Tem um bilhete de espectáculo de 2020 que foi adiado para 2022? Pode pedir reembolso

Foto: Paulo Pimenta

Se é uma das pessoas que aguardam a devolução do valor dos bilhetes para espectáculos e festivais previstos para 2020, e adiados para 2022, vai poder pedir o reembolso. A decisão foi aprovada esta quinta-feira em Conselho de Ministros. Além do reembolso de bilhetes, o Governo aprovou um diploma que prevê a possibilidade de serem realizados eventos-piloto durante a pandemia sob regras específicas que incluam, por exemplo, a realização de testes de diagnóstico, quer por imposição da Direcção-Geral da Saúde, quer por iniciativa do promotor do evento.

“No caso dos espectáculos e festivais inicialmente agendados para o ano de 2020 e que ocorram apenas em 2022, prevê-se que os consumidores possam pedir a devolução do preço dos bilhetes, no prazo de 14 dias úteis a contar da data prevista para a realização do evento no ano de 2021”, explica o comunicado do Governo divulgado no final da reunião. Ou seja, se comprou bilhetes para um espectáculo previsto para 2020 que tenha sido novamente adiado para 2022 devido à pandemia, poderá pedir a devolução total do dinheiro nos 14 dias seguintes à data prevista para este ano.

Caso não peça a devolução do valor dos bilhetes durante este período, “considera-se que aceita o reagendamento do espectáculo para o ano de 2022”. Da mesma forma, os vales com validade até ao final do ano de 2021 passam a ser válidos até ao final do ano de 2022, se não for pedida a sua devolução até 14 de Janeiro de 2022.

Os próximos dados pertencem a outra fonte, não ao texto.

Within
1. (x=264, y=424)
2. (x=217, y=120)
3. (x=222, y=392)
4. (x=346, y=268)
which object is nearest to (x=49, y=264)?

O reembolso dos bilhetes dos espectáculos reagendados devido à pandemia esteve em discussão em Maio do último ano, altura em que o executivo fixou que a devolução do montante despendido àqueles que a solicitassem só teria lugar em 2022, o que mereceu críticas da Deco. No diploma então aprovado ficou estabelecido que os detentores de ingressos para espectáculos originalmente marcados entre 28 de Fevereiro e 30 de Setembro de 2020 e entretanto reagendados seriam compensados com um vale de acesso a espectáculos futuros; caso o consumidor preferisse trocá-lo pelo valor do bilhete, teria de esperar até 31 de Dezembro de 2021 para poder fazê-lo, dispondo então de 14 dias para o efeito.

À data, Paulo Fonseca, coordenador do Departamento Jurídico e Económico da Associação Portuguesa para a Defesa do Consumidor afirmou, em declarações ao PÚBLICO, que se tratava de “um prazo excessivo; ao consumidor deveria ser dado o direito a exigir o reembolso [imediato] do valor pago para um espectáculo que foi cancelado”.

A decisão de permitir os reembolsos já este ano surge depois de terem sido conhecidos já novos adiamentos de festivais para o próximo ano. São os casos do Rock in Rio Lisboa, do Nos Primavera Sound, no Porto, do EDP CoolJazz, em Cascais, e do Boom Festival, em Idanha-a-Nova.

Na incerteza continuam outros festivais como o Nos Alive (7 a 10 de Julho), em Oeiras, o Super Bock Super Rock (15 a 17 de Julho), em Sesimbra, o Meo Sudoeste (3 a 7 de Agosto), em Odemira, e o Vodafone Paredes de Coura (18 a 21 de Agosto), uma vez que os promotores aguardam por saber em que condições poderão ser realizados.

As novidades agora aprovadas integram o decreto-lei “que altera as medidas excepcionais e temporárias de resposta à pandemia da doença covid-19 no âmbito cultural e artístico” aprovado esta quinta-feira e que “estabelece as normas aplicadas aos espectáculos do ano de 2021”.

Em comunicado, o Ministério da Cultura (MC) esclarece que as medidas resultam do trabalho conjunto com o Ministério da Saúde e que está a trabalhar com o Ministério da Economia para criar medidas adicionais de apoio ao sector dos espectáculos e dos festivais, que incluem a criação de uma linha de crédito específica.

O MC recorda ainda que, caso se mantenha o plano de desconfinamento apresentado a 11 de Março, salas de espectáculos, teatros, auditórios e salas de cinema e similares reabrem a 19 de Abril com as mesmas regras que existiam à data do seu encerramento. Os equipamentos encerrarão às 22h30 nos dias úteis e às 13h nos fins-de-semana e feriados, devendo ser respeitado o distanciamento e a lotação máxima fixados para o contexto pandémico.